Berita HarianBerita LainnyaBerita PilihanKabupaten TanggerangKota CilegonKota SerangKota TanggerangPilihan EditorProvinsi BantenSeputar BantenSorotan UtamaTrending

Opini : KRISIS PANGAN MENGINTAI, MASIHKAH IMPOR JADI JAWABAN?

Penulis : Fitrianingsih

Senin 14 April 2025 | 14:08

Editor : SinaraBanten.


SINARABANTEN.COM – Krisis pangan saat ini bukan lagi sekadar bayang-bayang ancaman global, melainkan telah menjadi kenyataan yang perlahan menghantui banyak negara, termasuk Indonesia. Ketahanan pangan kita diuji oleh kombinasi tekanan besar seperti perubahan iklim, degradasi lahan pertanian, dan tingginya ketergantungan terhadap impor bahan pokok. Di tengah fluktuasi harga global dan ketidakpastian geopolitik dunia, semakin jelas bahwa Indonesia tidak bisa selamanya bergantung pada impor sebagai jalan pintas. Ketergantungan ini menciptakan risiko yang amat besar terhadap stabilitas ekonomi dan sosial masyarakat. Pertanyaannya kini adalah: apakah impor masih layak dipertahankan, atau sudah saatnya kita membangun pondasi kemandirian pangan yang kuat?

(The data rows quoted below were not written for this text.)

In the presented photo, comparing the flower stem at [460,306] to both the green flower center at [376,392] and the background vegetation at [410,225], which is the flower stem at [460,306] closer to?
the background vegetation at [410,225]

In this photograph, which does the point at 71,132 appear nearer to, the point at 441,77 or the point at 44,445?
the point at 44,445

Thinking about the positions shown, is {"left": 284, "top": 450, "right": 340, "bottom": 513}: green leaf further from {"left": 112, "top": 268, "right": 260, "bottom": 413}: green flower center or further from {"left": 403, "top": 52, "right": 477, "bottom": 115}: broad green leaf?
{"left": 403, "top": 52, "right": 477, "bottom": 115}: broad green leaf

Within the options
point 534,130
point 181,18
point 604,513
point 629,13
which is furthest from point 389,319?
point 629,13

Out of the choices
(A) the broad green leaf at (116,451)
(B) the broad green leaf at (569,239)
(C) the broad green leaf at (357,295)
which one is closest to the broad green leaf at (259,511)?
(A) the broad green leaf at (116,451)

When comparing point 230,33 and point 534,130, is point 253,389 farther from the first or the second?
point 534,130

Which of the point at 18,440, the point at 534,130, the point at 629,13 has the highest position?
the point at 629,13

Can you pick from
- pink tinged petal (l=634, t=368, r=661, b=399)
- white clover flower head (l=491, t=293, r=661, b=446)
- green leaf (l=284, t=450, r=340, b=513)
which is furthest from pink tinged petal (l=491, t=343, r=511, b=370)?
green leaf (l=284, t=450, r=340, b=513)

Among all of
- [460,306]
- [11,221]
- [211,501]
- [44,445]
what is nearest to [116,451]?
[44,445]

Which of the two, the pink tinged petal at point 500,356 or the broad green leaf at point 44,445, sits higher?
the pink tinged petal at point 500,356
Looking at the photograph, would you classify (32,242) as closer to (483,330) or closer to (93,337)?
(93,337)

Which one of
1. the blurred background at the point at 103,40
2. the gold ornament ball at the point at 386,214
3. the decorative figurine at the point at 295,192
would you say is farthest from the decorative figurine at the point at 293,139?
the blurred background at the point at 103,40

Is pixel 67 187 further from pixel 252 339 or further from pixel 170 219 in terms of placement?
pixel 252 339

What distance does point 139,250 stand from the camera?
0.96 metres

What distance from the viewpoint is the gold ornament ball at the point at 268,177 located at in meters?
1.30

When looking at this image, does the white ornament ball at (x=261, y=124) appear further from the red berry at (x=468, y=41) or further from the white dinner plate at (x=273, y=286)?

Indonesia memiliki wilayah daratan yang luas, tanah yang subur, dan keanekaragaman hayati yang seharusnya menjadi kekuatan utama dalam membangun ketahanan pangan nasional. Selain itu, jumlah penduduk yang besar semestinya dapat dimaksimalkan sebagai kekuatan sumber daya manusia di sektor pertanian dan perikanan. Sayangnya, potensi ini belum dimanfaatkan secara maksimal. Justru, Indonesia masih menjadi salah satu negara dengan ketergantungan impor pangan tertinggi di Asia Tenggara. Ini menunjukkan bahwa ada masalah mendasar dalam pengelolaan pangan nasional yang belum juga diselesaikan secara tuntas.

Fakta menunjukkan bahwa enam bahan pangan pokok seperti beras, gula, bawang putih, garam, daging sapi, dan kedelai masih harus dipenuhi melalui impor. Pada 2024, Indonesia mengimpor 4,52 juta ton beras—angka tertinggi dalam tujuh tahun terakhir—yang menandakan ketidakmampuan produksi domestik dalam memenuhi kebutuhan rakyatnya sendiri. Impor gula pun tidak kalah besar, mencapai lebih dari 5 juta ton, di saat pemerintah sebelumnya berjanji tidak akan lagi mengimpor bahan pangan. Komoditas lainnya seperti bawang putih, garam industri, dan daging sapi juga terus didatangkan dari negara lain karena keterbatasan kapasitas produksi lokal. Kondisi ini bukan hanya mencerminkan lemahnya pertanian nasional, tetapi juga memperlihatkan betapa rapuhnya kedaulatan pangan Indonesia.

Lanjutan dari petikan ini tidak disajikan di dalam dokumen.